◆ Records from a data collection

_ _ _ _ _

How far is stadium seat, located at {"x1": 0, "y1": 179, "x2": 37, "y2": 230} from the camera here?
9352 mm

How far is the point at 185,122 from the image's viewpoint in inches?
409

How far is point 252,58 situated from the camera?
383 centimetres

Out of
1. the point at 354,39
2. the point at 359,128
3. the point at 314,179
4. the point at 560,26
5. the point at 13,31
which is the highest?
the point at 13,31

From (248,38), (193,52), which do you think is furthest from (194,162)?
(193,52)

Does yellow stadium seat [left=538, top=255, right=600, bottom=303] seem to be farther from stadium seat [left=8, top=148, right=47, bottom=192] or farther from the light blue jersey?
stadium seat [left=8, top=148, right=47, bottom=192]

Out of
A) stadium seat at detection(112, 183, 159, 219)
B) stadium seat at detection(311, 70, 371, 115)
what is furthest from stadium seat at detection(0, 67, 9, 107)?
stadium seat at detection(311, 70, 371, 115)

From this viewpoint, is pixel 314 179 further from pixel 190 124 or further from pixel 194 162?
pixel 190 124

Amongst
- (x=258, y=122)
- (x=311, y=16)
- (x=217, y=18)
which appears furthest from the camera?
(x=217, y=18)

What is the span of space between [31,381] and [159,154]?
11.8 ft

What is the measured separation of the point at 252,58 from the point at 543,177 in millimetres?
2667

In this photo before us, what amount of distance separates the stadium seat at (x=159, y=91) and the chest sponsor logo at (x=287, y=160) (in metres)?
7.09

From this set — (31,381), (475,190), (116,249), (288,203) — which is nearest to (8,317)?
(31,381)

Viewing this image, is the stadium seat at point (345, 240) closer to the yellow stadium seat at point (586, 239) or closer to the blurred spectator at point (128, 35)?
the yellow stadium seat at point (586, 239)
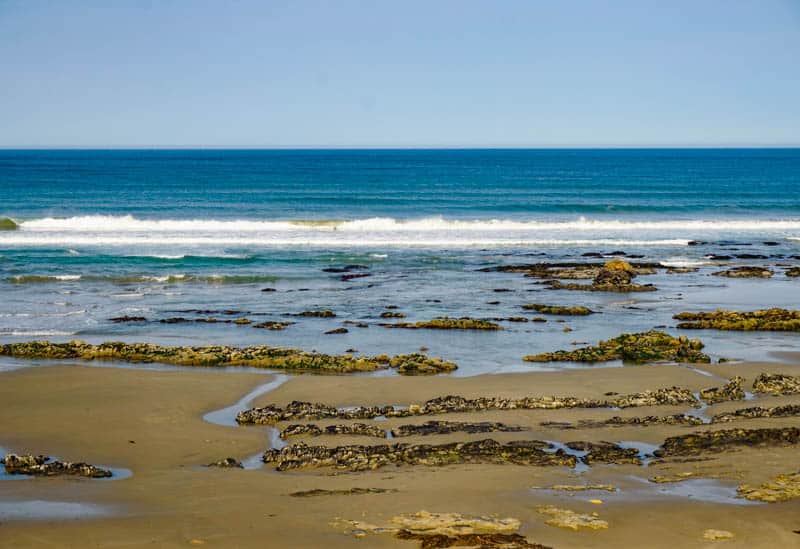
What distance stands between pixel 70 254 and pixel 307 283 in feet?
37.4

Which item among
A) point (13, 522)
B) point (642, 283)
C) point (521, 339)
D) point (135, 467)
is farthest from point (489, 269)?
point (13, 522)

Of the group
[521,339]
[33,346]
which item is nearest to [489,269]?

_ _ _ _ _

Convert every line of the records above into a JSON list of strings, one string per line, and skip blank lines. Leave the pictures out of the answer.

[
  "How far is stadium seat, located at {\"x1\": 0, \"y1\": 179, \"x2\": 37, \"y2\": 230} from the camera here?",
  "9352 mm",
  "How far is the point at 185,122 from the image's viewpoint in inches?",
  "409",
  "How far is point 252,58 situated from the camera?",
  "383 centimetres",
  "Out of",
  "1. the point at 354,39",
  "2. the point at 359,128",
  "3. the point at 314,179",
  "4. the point at 560,26",
  "5. the point at 13,31",
  "which is the highest?",
  "the point at 13,31",
  "From (248,38), (193,52), which do you think is furthest from (194,162)?",
  "(193,52)",
  "Does yellow stadium seat [left=538, top=255, right=600, bottom=303] seem to be farther from stadium seat [left=8, top=148, right=47, bottom=192] or farther from the light blue jersey?",
  "stadium seat [left=8, top=148, right=47, bottom=192]",
  "Out of",
  "A) stadium seat at detection(112, 183, 159, 219)",
  "B) stadium seat at detection(311, 70, 371, 115)",
  "what is furthest from stadium seat at detection(0, 67, 9, 107)?",
  "stadium seat at detection(311, 70, 371, 115)",
  "From this viewpoint, is pixel 314 179 further from pixel 190 124 or further from pixel 194 162?",
  "pixel 190 124",
  "Amongst",
  "- (x=258, y=122)",
  "- (x=311, y=16)",
  "- (x=217, y=18)",
  "which appears furthest from the camera?",
  "(x=217, y=18)",
  "What is the span of space between [31,381] and [159,154]?",
  "11.8 ft",
  "What is the measured separation of the point at 252,58 from the point at 543,177 in millimetres?",
  "2667",
  "In this photo before us, what amount of distance separates the stadium seat at (x=159, y=91) and the chest sponsor logo at (x=287, y=160) (in metres)?",
  "7.09",
  "From this set — (31,381), (475,190), (116,249), (288,203) — which is nearest to (8,317)?",
  "(31,381)",
  "Viewing this image, is the stadium seat at point (345, 240) closer to the yellow stadium seat at point (586, 239) or closer to the blurred spectator at point (128, 35)?",
  "the yellow stadium seat at point (586, 239)",
  "What distance stands between pixel 70 254 and pixel 307 283 in feet?",
  "37.4",
  "Which item among",
  "A) point (13, 522)",
  "B) point (642, 283)",
  "C) point (521, 339)",
  "D) point (135, 467)",
  "is farthest from point (489, 269)?",
  "point (13, 522)",
  "Of the group",
  "[521,339]",
  "[33,346]",
  "which item is nearest to [489,269]?"
]